I will attach some logs now.

Comment 1 Marina Kalinin 2015-05-15 21:08:14 UTC
Created attachment 1026060 [details]
supervdsm.log

Comment 2 Marina Kalinin 2015-05-15 21:09:40 UTC
The upgrade happened somewhere after 2015-05-14 16:32:23.

Comment 3 Dan Kenigsberg 2015-05-17 19:00:36 UTC
Any chance you can provide the output of `route -n` and `ip route show table all` prior of the upgrade?

/var/log/vdsm/upgrade.log is a must for debugging upgrade-related issues.

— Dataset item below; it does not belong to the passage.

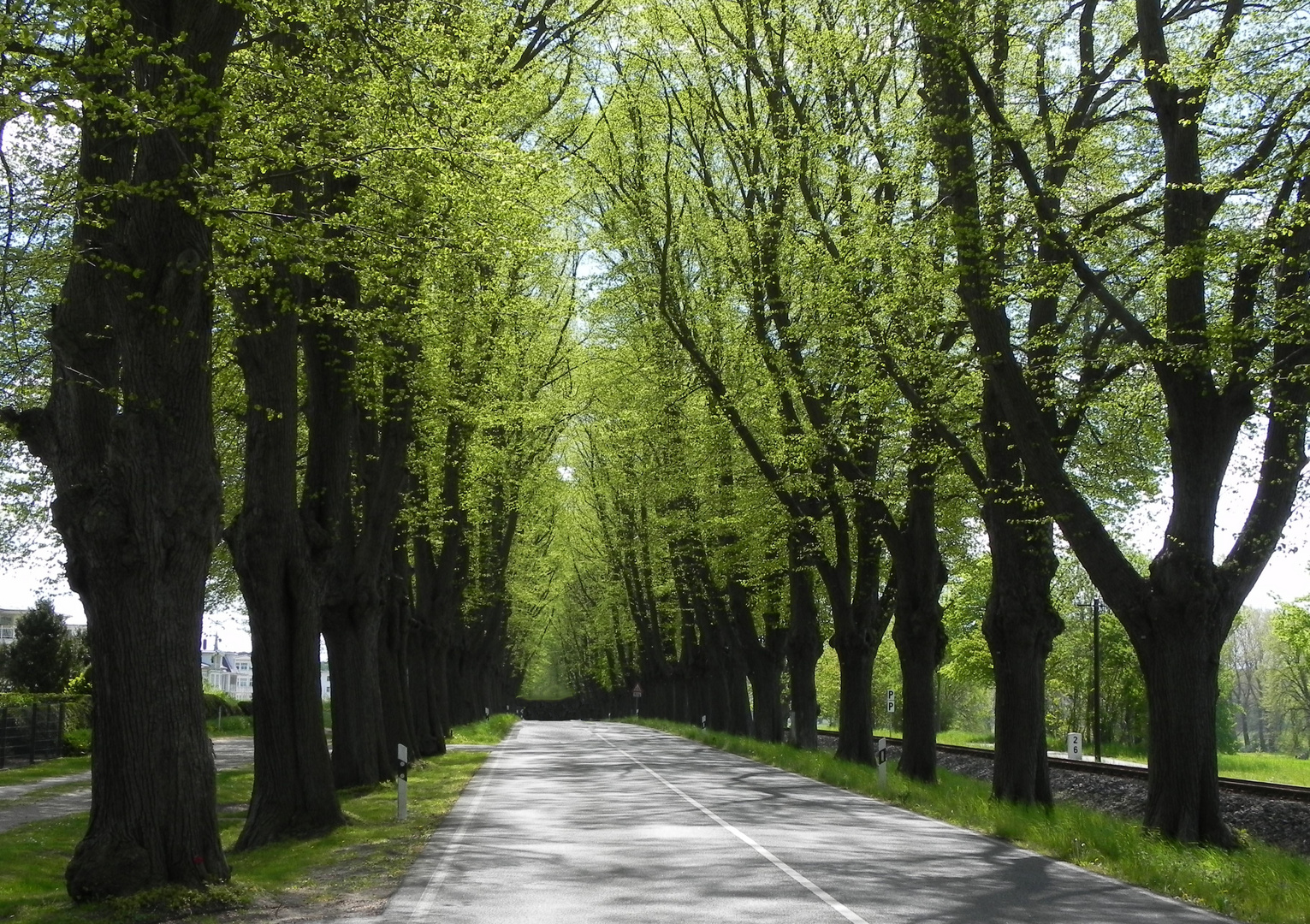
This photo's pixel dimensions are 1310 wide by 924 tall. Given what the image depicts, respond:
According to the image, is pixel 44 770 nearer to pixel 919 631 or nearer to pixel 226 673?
pixel 919 631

Comment 5 Marina Kalinin 2015-05-18 16:09:08 UTC
Created attachment 1026764 [details]
ip route show table all

Comment 6 Dan Kenigsberg 2015-05-18 21:39:21 UTC
0.0.0.0         10.10.183.254   0.0.0.0         UG    0      0        0 rhevm

seems perfect.

The lack of upgrade.log is most disturbing. Have you ever seen an upgraded 3.5 setup lacking it?

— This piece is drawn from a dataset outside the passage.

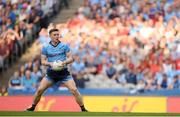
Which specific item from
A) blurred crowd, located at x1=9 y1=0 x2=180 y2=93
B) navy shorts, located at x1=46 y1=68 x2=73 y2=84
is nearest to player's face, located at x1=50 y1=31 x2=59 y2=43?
navy shorts, located at x1=46 y1=68 x2=73 y2=84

/var/log/message-20150517  has disturbing logs. Could it be that vdsm was upgraded while it was running? Was the host put on maintenance beforehence? We try hard to keep this working, but it is not the recommended way.

May 14 17:01:59 cisco-b200m3-01 abrt: detected unhandled Python exception in '/usr/share/vdsm/supervdsmServer'
May 14 17:01:59 cisco-b200m3-01 abrtd: New client connected
May 14 17:01:59 cisco-b200m3-01 abrtd: Directory 'pyhook-2015-05-14-17:01:59-28780' creation detected
May 14 17:01:59 cisco-b200m3-01 abrt-server[28786]: Saved Python crash dump of pid 28780 to /var/spool/abrt/pyhook-2015-05-14-17:01:59-28780
May 14 17:01:59 cisco-b200m3-01 respawn: slave '/usr/share/vdsm/supervdsmServer --sockfile /var/run/vdsm/svdsm.sock --pidfile /var/run/vdsm/supervdsmd.pid' died too quickly, respawning slave

and lots of

May 15 16:22:09 cisco-b200m3-01 kernel: Neighbour table overflow.

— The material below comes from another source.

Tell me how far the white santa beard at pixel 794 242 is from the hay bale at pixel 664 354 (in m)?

Comment 7 Marina Kalinin 2015-05-18 22:04:59 UTC
The host was in maintenance, of course.
However, I could not get to it since long time after the upgrade and I could not get to the console (ucs blades...), so I had to reboot it (using power management). Once it got back, I could ssh into it, but could not get to the storage. So that's how I discovered it didn't have default route.

Comment 8 Yaniv Lavi 2015-06-29 08:41:07 UTC
Please reopen if you have a reproduction environment.